→ **Job**
In each of the records below, swap "foliage" for "greenery" and write the lines out again with nothing else changed. Leave the pictures out.

→ **Records**
* BEGIN *

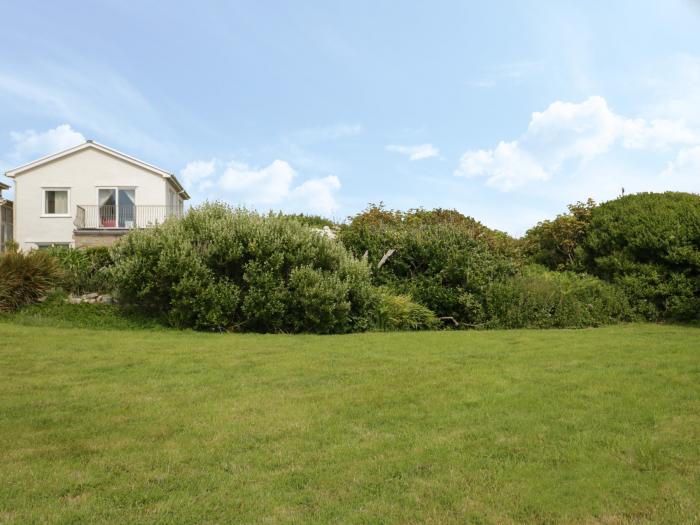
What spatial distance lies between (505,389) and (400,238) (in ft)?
33.7

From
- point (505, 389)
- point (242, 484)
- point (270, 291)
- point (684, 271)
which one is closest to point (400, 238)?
point (270, 291)

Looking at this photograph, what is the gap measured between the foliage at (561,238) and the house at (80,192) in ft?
62.9

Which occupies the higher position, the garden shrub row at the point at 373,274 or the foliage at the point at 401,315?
the garden shrub row at the point at 373,274

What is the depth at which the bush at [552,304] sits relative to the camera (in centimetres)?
1555

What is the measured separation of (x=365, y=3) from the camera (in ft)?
49.0

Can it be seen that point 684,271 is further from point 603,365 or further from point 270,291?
point 270,291

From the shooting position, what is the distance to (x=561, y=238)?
20.4 metres

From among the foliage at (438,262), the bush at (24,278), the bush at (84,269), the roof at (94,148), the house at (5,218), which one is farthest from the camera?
the house at (5,218)

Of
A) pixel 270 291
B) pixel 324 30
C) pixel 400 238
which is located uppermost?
pixel 324 30

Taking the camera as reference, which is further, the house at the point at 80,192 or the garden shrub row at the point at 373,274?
the house at the point at 80,192

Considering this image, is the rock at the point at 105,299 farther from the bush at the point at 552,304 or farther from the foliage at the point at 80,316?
the bush at the point at 552,304

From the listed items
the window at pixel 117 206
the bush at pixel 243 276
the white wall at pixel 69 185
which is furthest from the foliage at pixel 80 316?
the white wall at pixel 69 185

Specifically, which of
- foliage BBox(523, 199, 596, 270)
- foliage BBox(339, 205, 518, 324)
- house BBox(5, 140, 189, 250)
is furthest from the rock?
house BBox(5, 140, 189, 250)

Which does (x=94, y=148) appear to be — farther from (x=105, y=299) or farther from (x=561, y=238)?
(x=561, y=238)
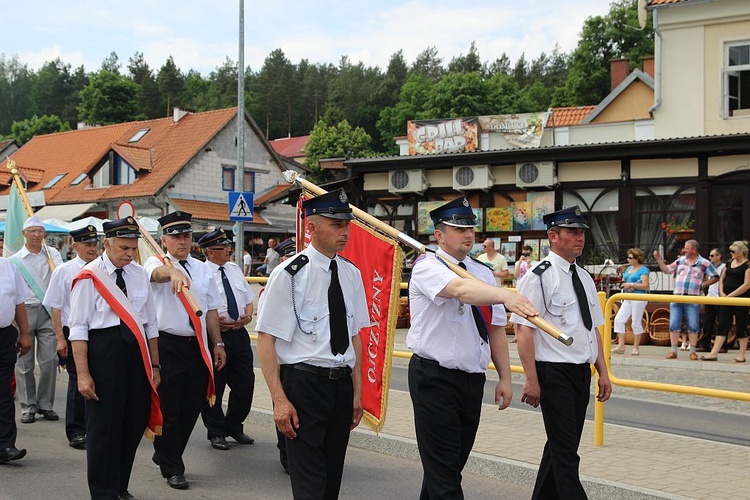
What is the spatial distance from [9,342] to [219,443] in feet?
6.86

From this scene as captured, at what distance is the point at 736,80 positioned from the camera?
22.7m

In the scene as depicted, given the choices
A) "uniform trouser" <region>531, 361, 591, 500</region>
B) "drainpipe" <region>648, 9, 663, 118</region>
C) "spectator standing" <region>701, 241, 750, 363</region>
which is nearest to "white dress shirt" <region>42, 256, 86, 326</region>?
"uniform trouser" <region>531, 361, 591, 500</region>

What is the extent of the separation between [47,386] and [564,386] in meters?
6.56

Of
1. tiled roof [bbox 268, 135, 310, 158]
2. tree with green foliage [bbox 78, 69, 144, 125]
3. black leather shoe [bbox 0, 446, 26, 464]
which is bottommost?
black leather shoe [bbox 0, 446, 26, 464]

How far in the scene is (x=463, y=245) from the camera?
5266 millimetres

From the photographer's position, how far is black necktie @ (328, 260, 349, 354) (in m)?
4.68

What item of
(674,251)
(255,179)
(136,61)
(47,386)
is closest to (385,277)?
(47,386)

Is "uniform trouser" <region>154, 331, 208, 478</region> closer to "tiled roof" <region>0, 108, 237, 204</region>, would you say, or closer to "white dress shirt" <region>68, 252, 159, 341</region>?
"white dress shirt" <region>68, 252, 159, 341</region>

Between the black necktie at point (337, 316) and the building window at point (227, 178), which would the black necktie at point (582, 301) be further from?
the building window at point (227, 178)

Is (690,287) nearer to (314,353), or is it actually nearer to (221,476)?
(221,476)

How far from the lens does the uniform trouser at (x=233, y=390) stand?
8352mm

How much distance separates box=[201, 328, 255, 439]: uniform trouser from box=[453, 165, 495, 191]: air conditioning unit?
15029 millimetres

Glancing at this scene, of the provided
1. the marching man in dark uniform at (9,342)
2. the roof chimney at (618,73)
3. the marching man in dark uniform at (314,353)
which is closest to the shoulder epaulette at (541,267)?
the marching man in dark uniform at (314,353)

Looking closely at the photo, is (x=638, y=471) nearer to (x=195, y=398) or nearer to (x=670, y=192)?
(x=195, y=398)
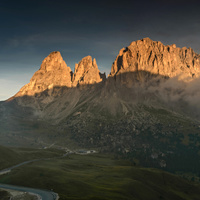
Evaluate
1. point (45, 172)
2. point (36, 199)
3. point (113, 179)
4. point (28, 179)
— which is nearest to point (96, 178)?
point (113, 179)

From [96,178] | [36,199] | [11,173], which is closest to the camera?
[36,199]

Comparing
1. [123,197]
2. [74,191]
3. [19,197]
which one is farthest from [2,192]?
[123,197]

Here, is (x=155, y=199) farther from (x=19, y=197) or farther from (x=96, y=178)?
(x=19, y=197)

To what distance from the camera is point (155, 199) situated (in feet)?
579

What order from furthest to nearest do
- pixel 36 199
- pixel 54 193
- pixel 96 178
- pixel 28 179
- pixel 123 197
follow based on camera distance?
pixel 96 178 < pixel 28 179 < pixel 123 197 < pixel 54 193 < pixel 36 199

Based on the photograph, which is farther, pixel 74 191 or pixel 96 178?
pixel 96 178

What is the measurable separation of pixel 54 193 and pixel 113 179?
7278 cm

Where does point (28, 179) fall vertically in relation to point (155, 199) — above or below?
above

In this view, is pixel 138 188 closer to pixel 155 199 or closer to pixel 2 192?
pixel 155 199

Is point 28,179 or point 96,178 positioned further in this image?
point 96,178

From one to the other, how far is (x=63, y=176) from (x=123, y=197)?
5561 centimetres

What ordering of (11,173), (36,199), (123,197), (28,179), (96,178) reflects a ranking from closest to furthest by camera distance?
(36,199) → (123,197) → (28,179) → (11,173) → (96,178)

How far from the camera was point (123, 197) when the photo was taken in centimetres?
14438

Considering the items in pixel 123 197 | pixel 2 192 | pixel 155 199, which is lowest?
pixel 155 199
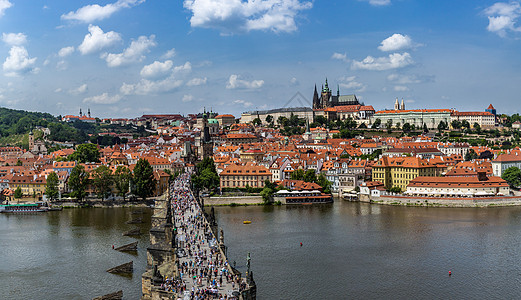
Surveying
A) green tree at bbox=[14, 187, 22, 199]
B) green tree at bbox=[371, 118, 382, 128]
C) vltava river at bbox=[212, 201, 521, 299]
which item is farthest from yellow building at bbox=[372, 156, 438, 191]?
green tree at bbox=[371, 118, 382, 128]

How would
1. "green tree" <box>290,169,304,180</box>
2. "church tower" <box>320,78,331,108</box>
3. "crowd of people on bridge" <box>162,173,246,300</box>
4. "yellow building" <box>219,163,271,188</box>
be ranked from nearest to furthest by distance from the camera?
"crowd of people on bridge" <box>162,173,246,300</box> < "yellow building" <box>219,163,271,188</box> < "green tree" <box>290,169,304,180</box> < "church tower" <box>320,78,331,108</box>

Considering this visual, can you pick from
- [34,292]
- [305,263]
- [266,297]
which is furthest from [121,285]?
[305,263]

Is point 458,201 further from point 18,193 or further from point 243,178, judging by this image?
point 18,193

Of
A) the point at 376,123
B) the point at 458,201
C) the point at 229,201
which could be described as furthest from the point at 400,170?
A: the point at 376,123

* END *

→ **Solution for this task**
What spatial distance lies between (505,389) and (400,238) (in ft)?
33.7

From
- point (505, 389)
- point (242, 484)
- point (270, 291)
- point (684, 271)
which one is closest to point (400, 238)?
point (270, 291)

Looking at this photograph, what is the gap measured between the greenery at (561,238) and the house at (80,192) in ft?
62.9

Which occupies the higher position, the garden shrub row at the point at 373,274 or the greenery at the point at 401,315?
the garden shrub row at the point at 373,274

What is the depth at which the bush at [552,304] sits relative to the camera (in centimetres)?
1555

What is the measured separation of (x=365, y=3) from the camera (in ft)?
49.0

Can it be seen that point 684,271 is further from point 603,365 or further from point 270,291?
point 270,291

From the shooting position, what is the distance to (x=561, y=238)?
20.4 metres

From among the greenery at (438,262), the bush at (24,278), the bush at (84,269), the roof at (94,148), the house at (5,218), which one is farthest from the camera?
the house at (5,218)

Of
A) pixel 270 291
B) pixel 324 30
C) pixel 400 238
which is located uppermost?
pixel 324 30

Taking the camera as reference, which is further, the house at the point at 80,192 or the garden shrub row at the point at 373,274?
the house at the point at 80,192

Considering this image, is the rock at the point at 105,299 farther from the bush at the point at 552,304 or farther from the greenery at the point at 80,316?
the bush at the point at 552,304

From the listed items
the window at pixel 117 206
the bush at pixel 243 276
the white wall at pixel 69 185
which is furthest from the greenery at pixel 80 316?
the white wall at pixel 69 185

Specifically, which of
- greenery BBox(523, 199, 596, 270)
- greenery BBox(339, 205, 518, 324)
- house BBox(5, 140, 189, 250)
is furthest from the rock?
house BBox(5, 140, 189, 250)

Which does (x=94, y=148) appear to be — farther from (x=105, y=299) or farther from (x=561, y=238)?
(x=561, y=238)
What is the spatial distance from [9,342] to [219,443] in feet?
6.86

From this scene as captured, at what distance is the point at 736,80 positioned from the camera?
22.7m

In the scene as depicted, given the choices
A) "uniform trouser" <region>531, 361, 591, 500</region>
B) "drainpipe" <region>648, 9, 663, 118</region>
C) "spectator standing" <region>701, 241, 750, 363</region>
which is nearest to "white dress shirt" <region>42, 256, 86, 326</region>?
"uniform trouser" <region>531, 361, 591, 500</region>

What is the extent of the separation between [47,386] and [564,386] in meters?
6.56

Of
1. tiled roof [bbox 268, 135, 310, 158]
2. tree with green greenery [bbox 78, 69, 144, 125]
3. black leather shoe [bbox 0, 446, 26, 464]
which is bottommost?
black leather shoe [bbox 0, 446, 26, 464]

How far in the scene is (x=463, y=245) from the camera?
5266 millimetres

From the photographer's position, how far is black necktie @ (328, 260, 349, 354) (in m)?
4.68

What item of
(674,251)
(255,179)
(136,61)
(47,386)
is closest to (385,277)?
(47,386)

Is "uniform trouser" <region>154, 331, 208, 478</region> closer to "tiled roof" <region>0, 108, 237, 204</region>, would you say, or closer to "white dress shirt" <region>68, 252, 159, 341</region>?
"white dress shirt" <region>68, 252, 159, 341</region>

Between the black necktie at point (337, 316) and the building window at point (227, 178), which would the black necktie at point (582, 301) be further from?
the building window at point (227, 178)

Is (690,287) nearer to (314,353), or is it actually nearer to (221,476)?
(221,476)

How far from the lens does the uniform trouser at (x=233, y=390) stand?
8352mm

How much distance separates box=[201, 328, 255, 439]: uniform trouser from box=[453, 165, 495, 191]: air conditioning unit?
15029 millimetres

Glancing at this scene, of the provided
1. the marching man in dark uniform at (9,342)
2. the roof chimney at (618,73)
3. the marching man in dark uniform at (314,353)
which is closest to the shoulder epaulette at (541,267)?
the marching man in dark uniform at (314,353)

Looking closely at the photo, is (x=638, y=471) nearer to (x=195, y=398) or nearer to (x=670, y=192)?
(x=195, y=398)
Evaluate
1. point (45, 172)
2. point (36, 199)
3. point (113, 179)
4. point (28, 179)
— which is nearest to point (96, 178)?
point (113, 179)

From [96,178] | [36,199] | [11,173], which is closest to the camera?
[36,199]

Comparing
1. [123,197]
2. [74,191]
3. [19,197]
which one is farthest from [2,192]?
[123,197]

Here, is (x=155, y=199) farther from (x=19, y=197) or farther from (x=96, y=178)?
(x=19, y=197)

To what distance from the camera is point (155, 199) situated (in feet)?
579

What order from furthest to nearest do
- pixel 36 199
- pixel 54 193
- pixel 96 178
- pixel 28 179
- pixel 123 197
follow based on camera distance?
pixel 96 178 < pixel 28 179 < pixel 123 197 < pixel 54 193 < pixel 36 199

Based on the photograph, which is farther, pixel 74 191 or pixel 96 178?
pixel 96 178

What is the measurable separation of pixel 54 193 and pixel 113 179?
7278 cm

Where does point (28, 179) fall vertically in relation to point (155, 199) — above or below?
above

In this view, is pixel 138 188 closer to pixel 155 199 or closer to pixel 2 192?
pixel 155 199

Is point 28,179 or point 96,178 positioned further in this image?
point 96,178

From one to the other, how far is (x=63, y=176) from (x=123, y=197)?
5561 centimetres

What ordering of (11,173), (36,199), (123,197), (28,179), (96,178) reflects a ranking from closest to furthest by camera distance?
(36,199) → (123,197) → (28,179) → (11,173) → (96,178)

How far from the camera was point (123, 197) when the photo was taken in centimetres?
14438

Considering the items in pixel 123 197 | pixel 2 192 | pixel 155 199, which is lowest?
pixel 155 199
Surveying
A) green tree at bbox=[14, 187, 22, 199]
B) green tree at bbox=[371, 118, 382, 128]
C) vltava river at bbox=[212, 201, 521, 299]
which item is farthest from yellow building at bbox=[372, 156, 438, 191]?
green tree at bbox=[371, 118, 382, 128]

How would
1. "green tree" <box>290,169,304,180</box>
2. "church tower" <box>320,78,331,108</box>
3. "crowd of people on bridge" <box>162,173,246,300</box>
4. "yellow building" <box>219,163,271,188</box>
be ranked from nearest to furthest by distance from the camera?
"crowd of people on bridge" <box>162,173,246,300</box> < "yellow building" <box>219,163,271,188</box> < "green tree" <box>290,169,304,180</box> < "church tower" <box>320,78,331,108</box>

Considering this visual, can you pick from
- [34,292]
- [305,263]
- [266,297]
which is furthest from [121,285]?
[305,263]

Is point 458,201 further from point 18,193 or further from point 243,178, judging by this image?
point 18,193

Of
A) the point at 376,123
B) the point at 458,201
C) the point at 229,201
which could be described as furthest from the point at 400,170?
A: the point at 376,123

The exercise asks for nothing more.